Alright, so that sad part of my past is out of the way: let me set the scene for this song.
It's October 2006, my second year living on my own. My roommate and I decide to throw a Halloween party. It'll be the first real house party either of us has ever hosted, and we're terribly excited. We buy booze, set up a mini-pumpkin-painting station, bake cupcakes and set Corpse Bride on loop. I remember so vividly the day of that party: instead of heading back to Rigaud, I met up with Daniel and Emily and we went to the SAQ, giddy and giggling, and I was thinking about ~my boyfriend~ and loving being in the city and I was hit with the realization that This Is College Life.
Ah, but.
There were issues with the aforementioned boyfriend [and issues with myself for having issues, oh you know the cycle], and I'd just got my 18C Novel midterm back with the lowest grade I'd ever get at McGill (I cared a lot about grades, then). So before the guests started arriving, I had a bit of a breakdown in my bedroom. I felt inadequate, I felt insecure, I felt very, very alone.

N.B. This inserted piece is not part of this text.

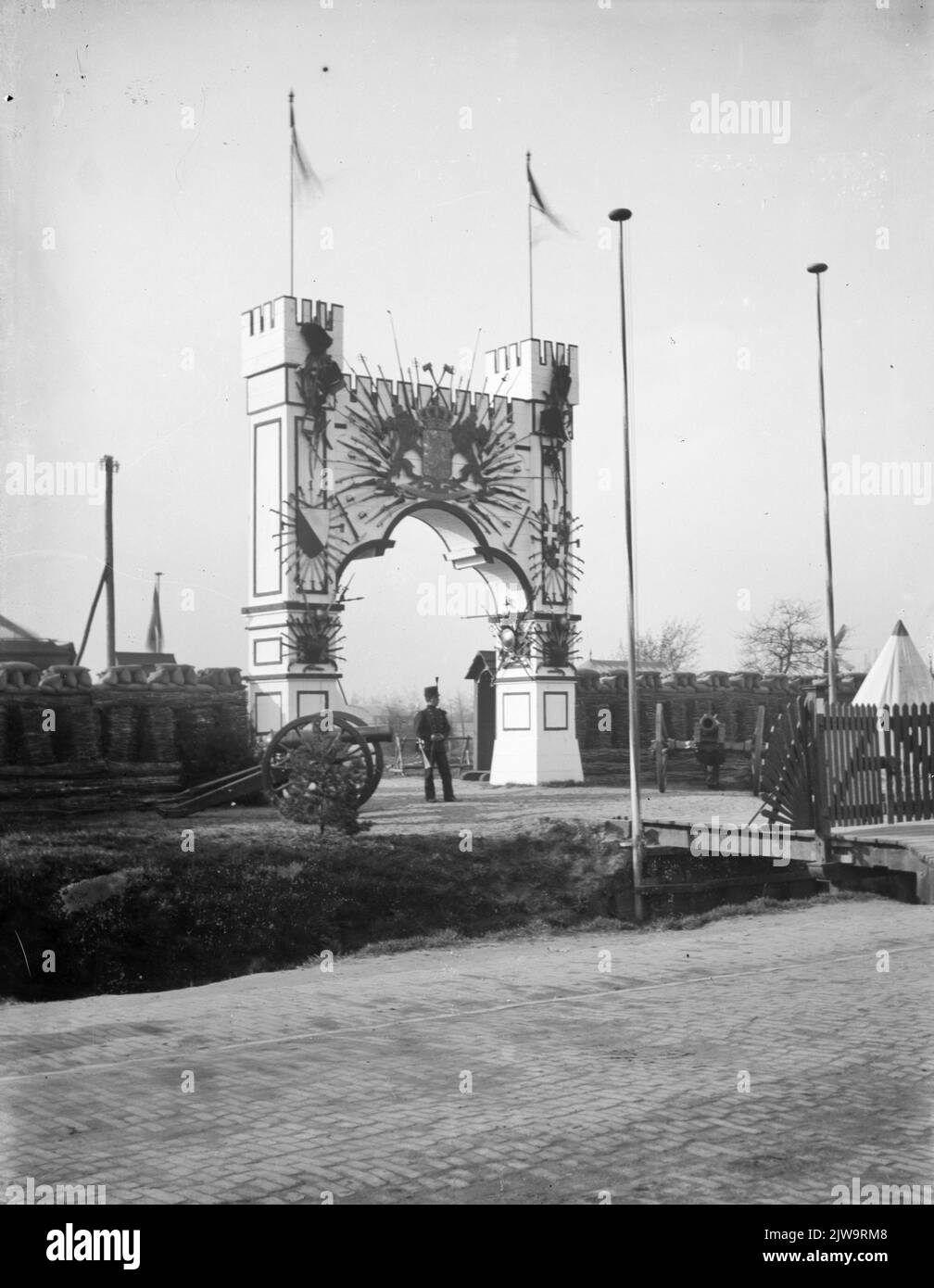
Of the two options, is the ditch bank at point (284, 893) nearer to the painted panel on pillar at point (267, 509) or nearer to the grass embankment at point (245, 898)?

All of our friends came. We raged. It was a success, though no one danced. The night was drawing to a close, cups & bottles & Sharpied-up balloons everywhere, and music still blaring the playlist I'd spent a night making instead of writing a paper. Said playlist was full of songs from the Marie Antoinette soundtrack -- still one of my most defining October albums, rife with all the conflict and weirdness of Fall '06. And then, this song came on.
My friend Kat squealed (she loves Joy Division). I was drunk, at that point, and I felt this surge of something intense. I'll never be able to define it, articulate it, but before I knew it I had grabbed her hand and we were pushing people out of the way to get to the speakers and DANCE.
It was the first time I danced the way I do now: no holds barred, every part of my heart on display, immune to everything but the music and how strongly I felt, pointfinale, not felt for someone or something or about this or that, but just felt.
I'll break them down, no mercy shown.
Nothing else mattered but that feeling, my bare feet, the music, Kat's hand in mine, and our heads shaking until the world blurred.
Trick or treat: polar opposites (Jill at 18, Jill at 25) shifted & combined in that one 20-year-old Halloween moment.
We used to use MySpace in 2006, and there was a profile section for "Heroes." Kat listed all her best friends, with reasons why. After that night, she changed mine from something to do with intelligence to:
"Jill -- for dancing like the floor is on fire."
I'll live the rest of my life settling for nothing less.